Traders to the naughty corner

Stockmarkets have begun 2016 like a bunch of surly and hungover teenagers on New Year’s Day. China’s blue-chip index, the Shanghai Composite, fell 6.86% to open the year. The index made up of smaller companies, the Shenzhen Composite, fell by 8.22%. Stocks in Japan (-3.1%), Hong Kong (-2.68%), and Korea (-2.2%) all fell in head-sore sympathy. Or were they just sulking?

Either way, Chinese officials had enough of the moody market and shut it down early in the afternoon. After a 7.2% fall in yet another benchmark index (the CSI 300), authorities had enough. Well, the circuit breakers had had enough. They kicked in and halted trading.

This proves a point Tim Price made late last year: when investors lose confidence in markets, the only way to prevent them from expressing their opinion (selling) is to shut down markets. If you don’t like the price signals you’re getting, unplug the price mechanism. It applies to stocks just as well as cash.

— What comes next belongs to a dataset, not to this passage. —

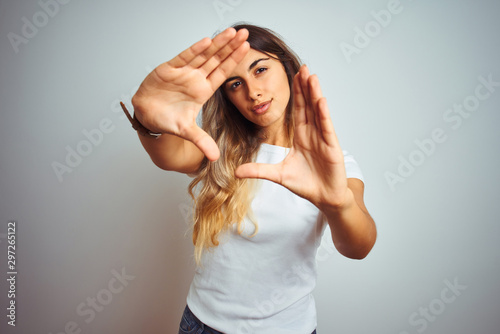 Fototapeta Young beautiful woman wearing casual white t-shirt over isolated background doing frame using hands palms and fingers, camera perspective obraz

The trouble with a trading halt is that sell orders can pile up in the order book like a crowd crashing the gate at a crowded concert. The show must not go on! Trading halts are designed to give emotions time to cool.

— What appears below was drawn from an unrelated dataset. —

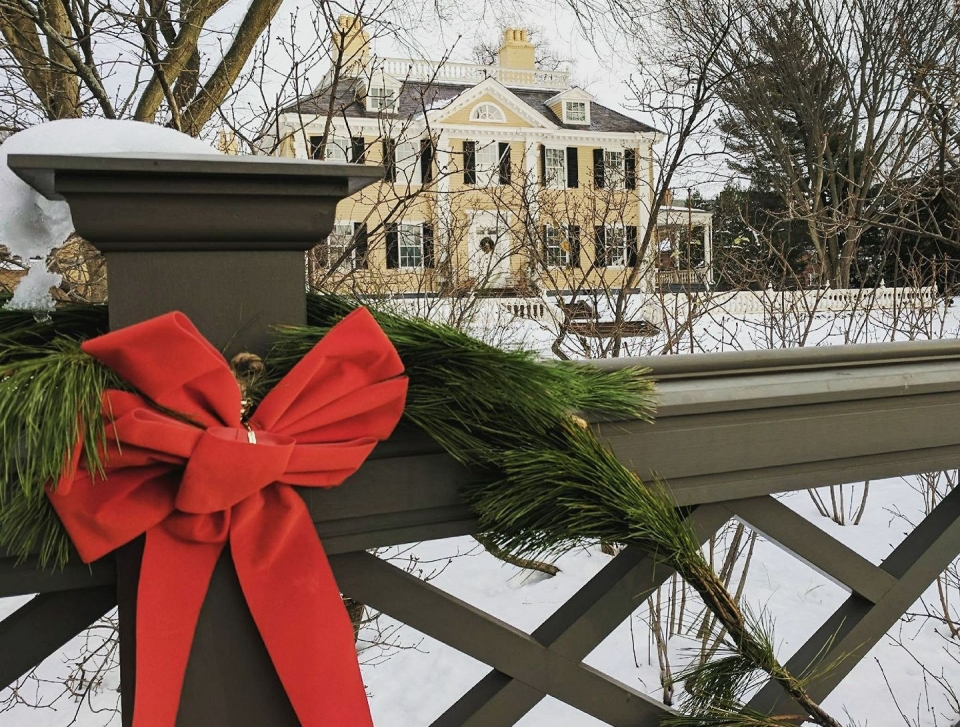 Red Christmas bow on a fence post in front of a snowy yellow mansion at Longfellow House
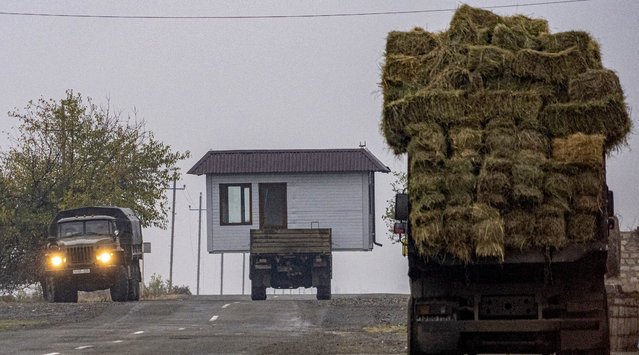 A truck carries a barn as Armenian refugees leave the village of Nor Maragha near Agdam on November 18, 2020. As part of the deal, Armenia and Nagorno-Karabakh must return the Aghdam, Kalbajar and Lachin districts to Azerbaijan starting on November 20, with a completion deadline of December 1. (Photo by Andrey Borodulin/AFP Photo)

A trader who can’t sell might, in theory, become more contemplative. His heart rate goes down. He wipes the sweat off his brow. His rational brain takes over from his amygdala.

We’ll see if it works. For now, investors are being treated like children. They’ve been told to go to the naughty corner and put away the keyboard. Put down the mouse and step away from the keyboard! In the meantime, let’s use the pause to think about what this could mean. I’ve come up with three possibilities.
First, this is more of the same from last year. If so, you sell emerging markets and commodities and buy the US dollar and the ‘Bagels’ and ‘Fangs’. What’s bad in the developing world could be good for the S&P 500. If this scenario is right, you should own more US tech stocks and fewer miners.

Second, low interest rates and $57trn in new global debt since 2009 aren’t working anymore (if they ever did). They can’t “bring forward” any more growth. All that growth is fully priced. It could be a bad year for equities, and only relatively better in certain markets. In that type of market (a bear market), your goal is to lose as little of your capital as possible.

The third possibility is that it’s just noise. Don’t worry. Everything’s fine. Play the long game. This is conventional view and you can read it in the papers so I won’t spend any more time on it here.

No one knows – or can know  – what will happen. But I will note that Australian stocks only fell by half a per cent on Monday. The ASX/200 is chock full of mining, energy, and financial stocks. If Asia Pacific markets were signalling a deflationary depression, led by a collapse in credit expansion and an explosion in bad debts, you’d expect Australia to lead the charge, not lag it.

Australia’s blue chip index was down just under 18% in 2015. It’s still down 27% from its October 2007 high. It may take years to recover that peak. A rally in the gold price could help. And on that score, gold was up 1.18% to US$1072 on Monday. What gives?